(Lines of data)
>>>
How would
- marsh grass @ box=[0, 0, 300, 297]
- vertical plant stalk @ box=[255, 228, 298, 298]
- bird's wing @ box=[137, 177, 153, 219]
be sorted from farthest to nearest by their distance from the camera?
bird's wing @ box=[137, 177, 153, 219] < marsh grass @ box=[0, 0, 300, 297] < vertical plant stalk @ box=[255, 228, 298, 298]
<<<
— What is asked —
Duplicate all the lines of material above without changing anything.

— The output —
How would
- marsh grass @ box=[0, 0, 300, 297]
- vertical plant stalk @ box=[255, 228, 298, 298]
- bird's wing @ box=[137, 177, 153, 219]
be sorted from farthest to nearest by their distance from the camera?
bird's wing @ box=[137, 177, 153, 219] < marsh grass @ box=[0, 0, 300, 297] < vertical plant stalk @ box=[255, 228, 298, 298]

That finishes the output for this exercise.